-- Start Exercise materials --

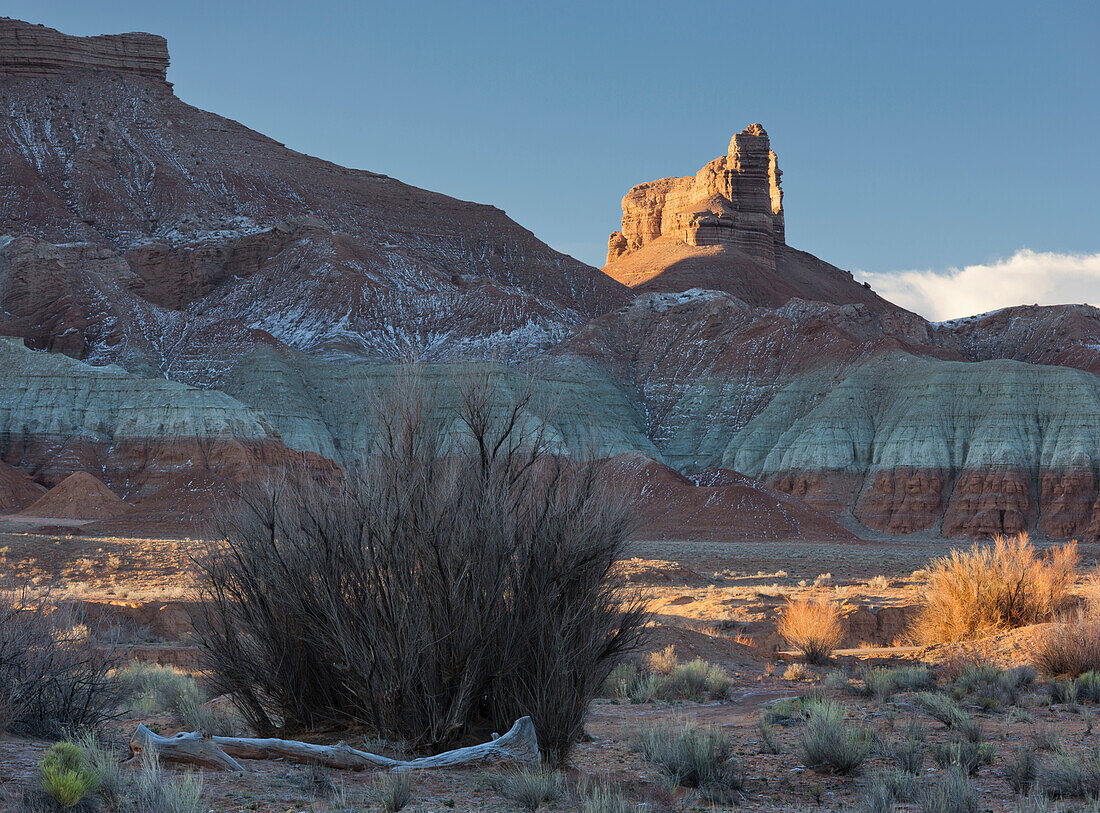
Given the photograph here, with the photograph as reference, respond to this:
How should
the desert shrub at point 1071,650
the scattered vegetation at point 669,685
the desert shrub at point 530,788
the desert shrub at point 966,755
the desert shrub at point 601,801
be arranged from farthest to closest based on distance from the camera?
the scattered vegetation at point 669,685
the desert shrub at point 1071,650
the desert shrub at point 966,755
the desert shrub at point 530,788
the desert shrub at point 601,801

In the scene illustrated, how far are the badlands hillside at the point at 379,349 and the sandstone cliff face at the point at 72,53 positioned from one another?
0.93 feet

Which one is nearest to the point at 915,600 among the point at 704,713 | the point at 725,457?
the point at 704,713

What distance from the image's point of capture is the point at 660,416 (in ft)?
263

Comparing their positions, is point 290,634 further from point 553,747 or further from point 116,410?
point 116,410

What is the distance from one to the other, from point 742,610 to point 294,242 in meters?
75.3

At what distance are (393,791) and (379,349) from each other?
74241 millimetres

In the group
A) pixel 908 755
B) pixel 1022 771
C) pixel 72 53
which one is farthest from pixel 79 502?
pixel 72 53

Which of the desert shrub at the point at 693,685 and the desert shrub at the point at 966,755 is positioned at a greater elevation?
the desert shrub at the point at 966,755

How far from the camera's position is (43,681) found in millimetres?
9336

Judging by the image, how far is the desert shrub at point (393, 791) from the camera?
288 inches

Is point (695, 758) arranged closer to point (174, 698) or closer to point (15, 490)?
point (174, 698)

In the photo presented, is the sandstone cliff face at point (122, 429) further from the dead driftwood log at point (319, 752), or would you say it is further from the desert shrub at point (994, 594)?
the dead driftwood log at point (319, 752)

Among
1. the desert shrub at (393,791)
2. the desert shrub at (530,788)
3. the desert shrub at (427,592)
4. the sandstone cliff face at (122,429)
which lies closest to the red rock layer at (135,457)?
the sandstone cliff face at (122,429)

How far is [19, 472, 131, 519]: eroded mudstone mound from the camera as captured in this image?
5066 cm
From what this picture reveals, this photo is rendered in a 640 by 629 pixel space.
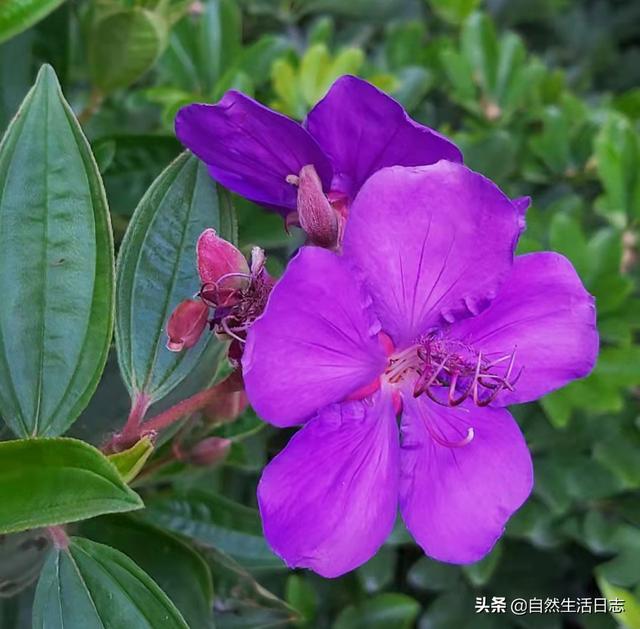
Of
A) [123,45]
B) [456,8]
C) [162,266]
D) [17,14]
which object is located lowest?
[162,266]

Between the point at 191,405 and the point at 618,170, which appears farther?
the point at 618,170

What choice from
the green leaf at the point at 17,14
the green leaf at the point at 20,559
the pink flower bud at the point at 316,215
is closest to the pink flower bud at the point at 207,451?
the green leaf at the point at 20,559

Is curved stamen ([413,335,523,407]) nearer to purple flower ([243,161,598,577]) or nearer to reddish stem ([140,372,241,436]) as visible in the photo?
purple flower ([243,161,598,577])

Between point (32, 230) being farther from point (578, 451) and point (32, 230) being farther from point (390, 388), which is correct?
point (578, 451)

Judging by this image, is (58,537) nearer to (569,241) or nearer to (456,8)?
(569,241)

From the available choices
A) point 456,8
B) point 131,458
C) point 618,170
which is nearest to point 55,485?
point 131,458

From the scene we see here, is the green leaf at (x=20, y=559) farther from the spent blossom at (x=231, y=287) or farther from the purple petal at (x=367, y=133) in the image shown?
the purple petal at (x=367, y=133)

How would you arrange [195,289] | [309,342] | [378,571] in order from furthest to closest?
[378,571], [195,289], [309,342]
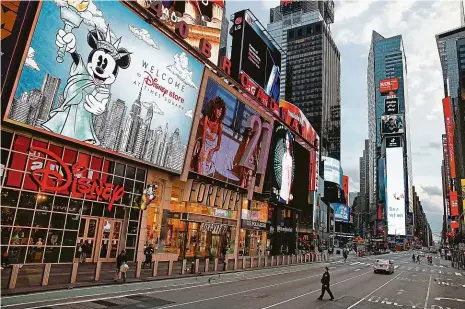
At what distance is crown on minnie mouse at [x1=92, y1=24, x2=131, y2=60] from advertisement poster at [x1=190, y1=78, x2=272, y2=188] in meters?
10.8

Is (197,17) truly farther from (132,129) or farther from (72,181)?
(72,181)

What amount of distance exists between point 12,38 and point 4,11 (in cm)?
143

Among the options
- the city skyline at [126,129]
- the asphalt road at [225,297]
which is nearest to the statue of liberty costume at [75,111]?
the city skyline at [126,129]

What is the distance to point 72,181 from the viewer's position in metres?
24.2

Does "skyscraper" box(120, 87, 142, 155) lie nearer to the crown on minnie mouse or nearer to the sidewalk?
the crown on minnie mouse

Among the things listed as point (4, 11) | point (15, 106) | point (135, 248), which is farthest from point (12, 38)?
point (135, 248)

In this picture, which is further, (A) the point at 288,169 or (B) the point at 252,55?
(A) the point at 288,169

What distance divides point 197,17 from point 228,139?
1285 cm

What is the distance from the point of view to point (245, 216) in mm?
46500

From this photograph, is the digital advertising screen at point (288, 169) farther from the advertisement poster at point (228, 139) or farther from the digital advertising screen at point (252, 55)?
the digital advertising screen at point (252, 55)

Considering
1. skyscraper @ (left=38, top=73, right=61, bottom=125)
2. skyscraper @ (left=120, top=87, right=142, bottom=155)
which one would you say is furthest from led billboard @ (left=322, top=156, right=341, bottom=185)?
skyscraper @ (left=38, top=73, right=61, bottom=125)

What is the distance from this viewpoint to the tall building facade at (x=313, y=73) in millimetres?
173125

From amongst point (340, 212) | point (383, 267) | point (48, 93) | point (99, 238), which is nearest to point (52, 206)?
point (99, 238)

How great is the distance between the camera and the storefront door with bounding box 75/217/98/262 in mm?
25953
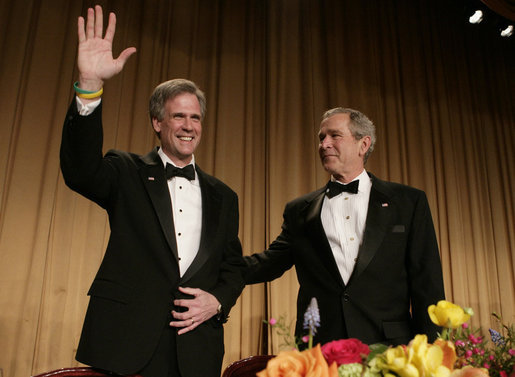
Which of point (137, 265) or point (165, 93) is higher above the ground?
point (165, 93)

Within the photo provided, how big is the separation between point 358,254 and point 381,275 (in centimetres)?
13

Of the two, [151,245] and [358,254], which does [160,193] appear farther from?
[358,254]

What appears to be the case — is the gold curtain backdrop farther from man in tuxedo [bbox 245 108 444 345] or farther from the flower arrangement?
the flower arrangement

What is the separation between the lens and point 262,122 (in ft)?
14.8

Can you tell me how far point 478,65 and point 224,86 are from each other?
344 cm

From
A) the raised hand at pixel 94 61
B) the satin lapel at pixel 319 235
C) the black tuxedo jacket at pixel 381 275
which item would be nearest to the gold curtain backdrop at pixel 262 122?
the satin lapel at pixel 319 235

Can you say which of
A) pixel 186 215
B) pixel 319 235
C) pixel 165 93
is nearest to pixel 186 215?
pixel 186 215

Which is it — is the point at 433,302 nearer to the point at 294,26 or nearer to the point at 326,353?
the point at 326,353

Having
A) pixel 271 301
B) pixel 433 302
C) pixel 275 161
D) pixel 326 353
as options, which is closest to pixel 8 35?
pixel 275 161

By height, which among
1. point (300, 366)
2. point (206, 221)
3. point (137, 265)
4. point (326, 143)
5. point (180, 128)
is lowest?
point (300, 366)

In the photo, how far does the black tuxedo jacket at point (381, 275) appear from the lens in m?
1.91

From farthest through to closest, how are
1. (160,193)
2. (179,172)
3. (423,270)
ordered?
(423,270) < (179,172) < (160,193)

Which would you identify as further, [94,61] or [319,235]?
[319,235]

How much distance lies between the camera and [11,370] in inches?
128
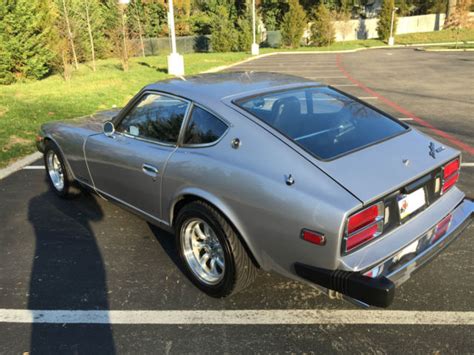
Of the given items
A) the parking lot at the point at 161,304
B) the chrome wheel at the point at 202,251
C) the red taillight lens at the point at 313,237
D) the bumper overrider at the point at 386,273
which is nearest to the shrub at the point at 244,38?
the parking lot at the point at 161,304

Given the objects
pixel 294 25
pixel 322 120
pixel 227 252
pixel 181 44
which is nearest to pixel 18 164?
pixel 227 252

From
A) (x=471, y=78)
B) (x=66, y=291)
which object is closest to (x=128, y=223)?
(x=66, y=291)

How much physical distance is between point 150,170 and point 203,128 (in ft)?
1.88

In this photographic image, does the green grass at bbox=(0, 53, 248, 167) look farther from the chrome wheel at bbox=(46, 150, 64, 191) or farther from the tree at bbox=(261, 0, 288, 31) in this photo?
the tree at bbox=(261, 0, 288, 31)

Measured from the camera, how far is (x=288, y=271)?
8.34 ft

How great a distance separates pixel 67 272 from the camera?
343 cm

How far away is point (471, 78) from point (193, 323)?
51.9 ft

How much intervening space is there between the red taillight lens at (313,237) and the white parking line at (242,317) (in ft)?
2.48

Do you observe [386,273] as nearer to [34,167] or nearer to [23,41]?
[34,167]

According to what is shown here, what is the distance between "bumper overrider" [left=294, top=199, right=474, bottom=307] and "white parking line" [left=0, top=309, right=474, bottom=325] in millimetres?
472

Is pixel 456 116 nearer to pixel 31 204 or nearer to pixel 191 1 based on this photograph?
pixel 31 204

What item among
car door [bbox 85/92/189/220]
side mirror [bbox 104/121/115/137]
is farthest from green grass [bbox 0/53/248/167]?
side mirror [bbox 104/121/115/137]

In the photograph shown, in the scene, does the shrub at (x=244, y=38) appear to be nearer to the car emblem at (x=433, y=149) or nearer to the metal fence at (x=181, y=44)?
the metal fence at (x=181, y=44)

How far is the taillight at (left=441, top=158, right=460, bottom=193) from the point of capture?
2986 mm
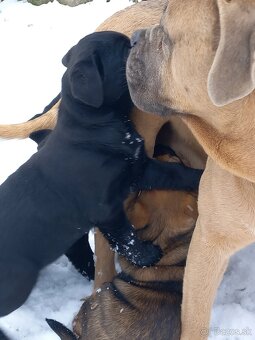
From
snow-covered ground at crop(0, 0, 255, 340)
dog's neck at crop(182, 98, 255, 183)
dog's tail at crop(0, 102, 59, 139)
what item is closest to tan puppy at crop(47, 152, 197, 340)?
snow-covered ground at crop(0, 0, 255, 340)

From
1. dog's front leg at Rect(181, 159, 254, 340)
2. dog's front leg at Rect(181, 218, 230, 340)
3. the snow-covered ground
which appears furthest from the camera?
the snow-covered ground

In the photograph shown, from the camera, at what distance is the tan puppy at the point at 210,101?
6.13 ft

-- End Exercise materials --

What you are asked to do: Look for the line that contains "What item among", then please copy it and the rest of the lines through the end of the data, pictures excluded.

Problem solution:
What item among
car door [bbox 85/92/189/220]
side mirror [bbox 104/121/115/137]
is farthest from green grass [bbox 0/53/248/167]?
side mirror [bbox 104/121/115/137]

In the photograph shown, in the scene, does the shrub at (x=244, y=38) appear to be nearer to the car emblem at (x=433, y=149) or nearer to the metal fence at (x=181, y=44)?
the metal fence at (x=181, y=44)

How far is the taillight at (left=441, top=158, right=460, bottom=193) from the point of capture?
2986 mm
From
snow-covered ground at crop(0, 0, 255, 340)
dog's neck at crop(182, 98, 255, 183)
dog's tail at crop(0, 102, 59, 139)
what item is closest to tan puppy at crop(47, 152, 197, 340)?
snow-covered ground at crop(0, 0, 255, 340)

From
1. dog's front leg at Rect(181, 159, 254, 340)
2. dog's front leg at Rect(181, 218, 230, 340)
3. the snow-covered ground
which appears furthest from the camera?
the snow-covered ground

In the photograph shown, from the camera, at what distance is the tan puppy at the point at 210,101?
6.13 ft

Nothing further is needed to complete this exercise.